_Directions for this task_
Give back each entry exactly as written, apart from the pictures.

[[ Records shown, beginning ]]

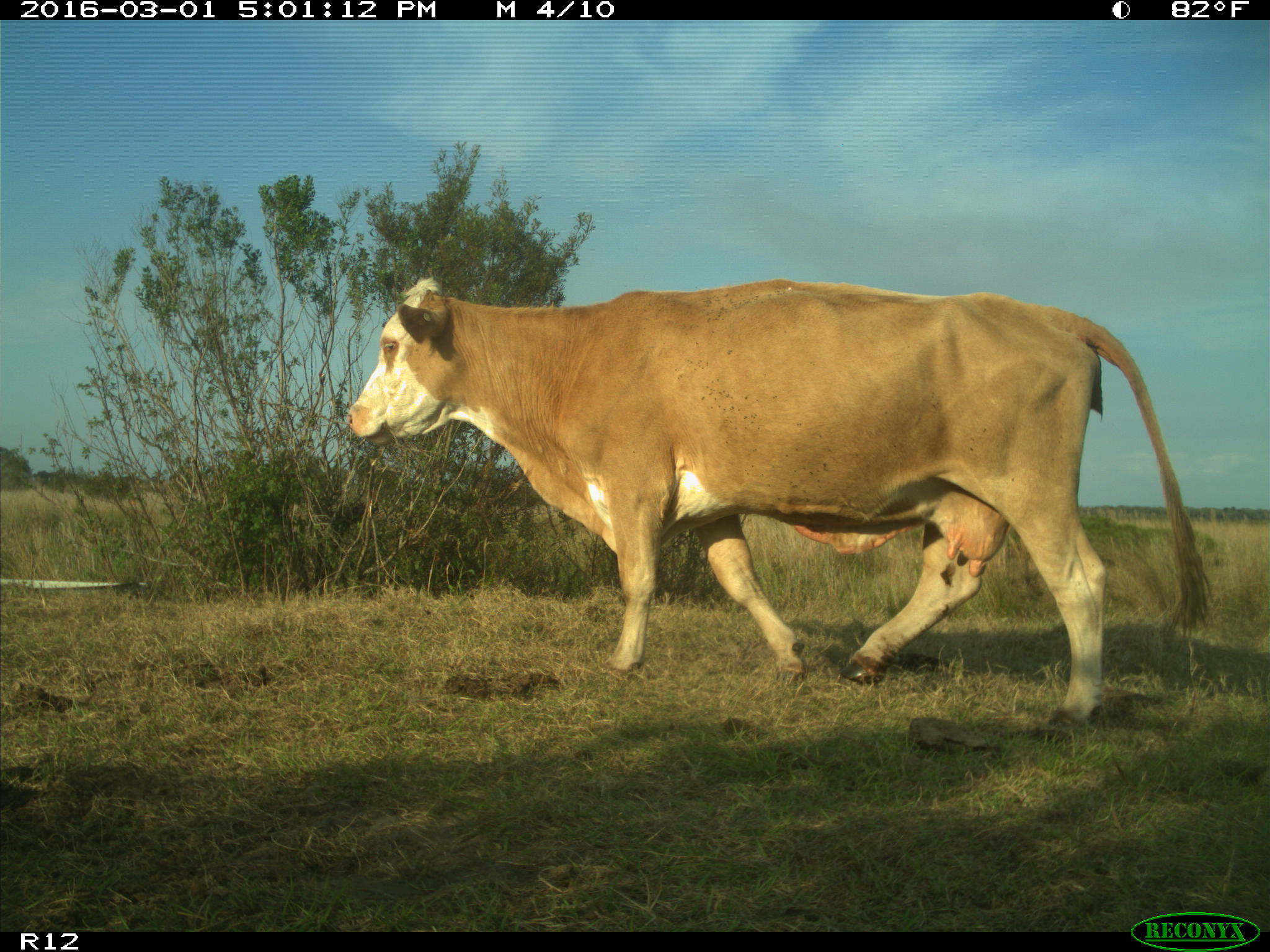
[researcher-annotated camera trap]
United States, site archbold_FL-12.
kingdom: Animalia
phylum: Chordata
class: Mammalia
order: Artiodactyla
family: Bovidae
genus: Bos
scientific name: Bos taurus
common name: domestic cow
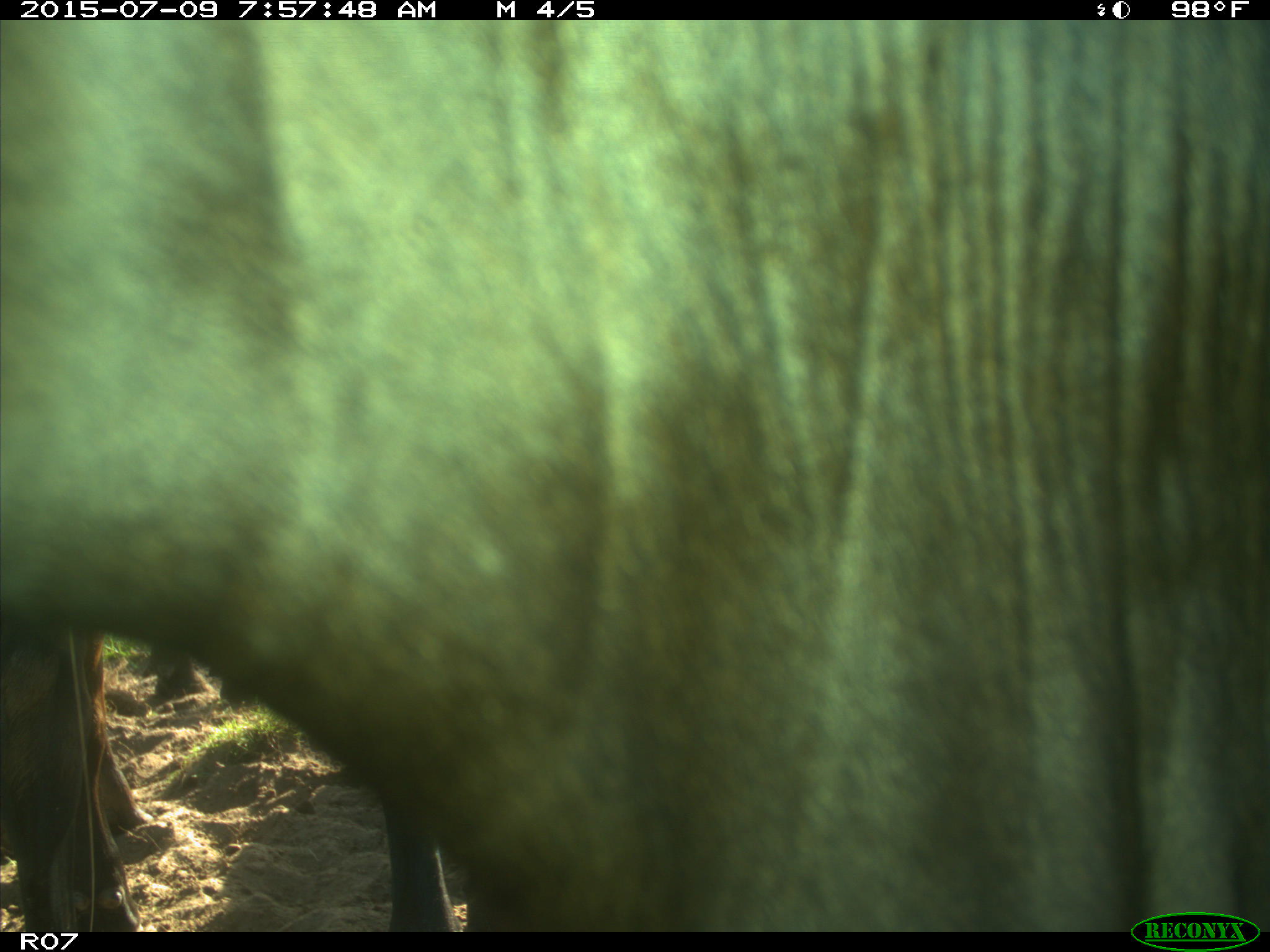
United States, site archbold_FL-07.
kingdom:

[[ Records shown, end ]]

_Answer for this exercise_
[researcher-annotated camera trap]
United States, site archbold_FL-12.
kingdom: Animalia
phylum: Chordata
class: Mammalia
order: Artiodactyla
family: Bovidae
genus: Bos
scientific name: Bos taurus
common name: domestic cow
United States, site archbold_FL-07.
kingdom:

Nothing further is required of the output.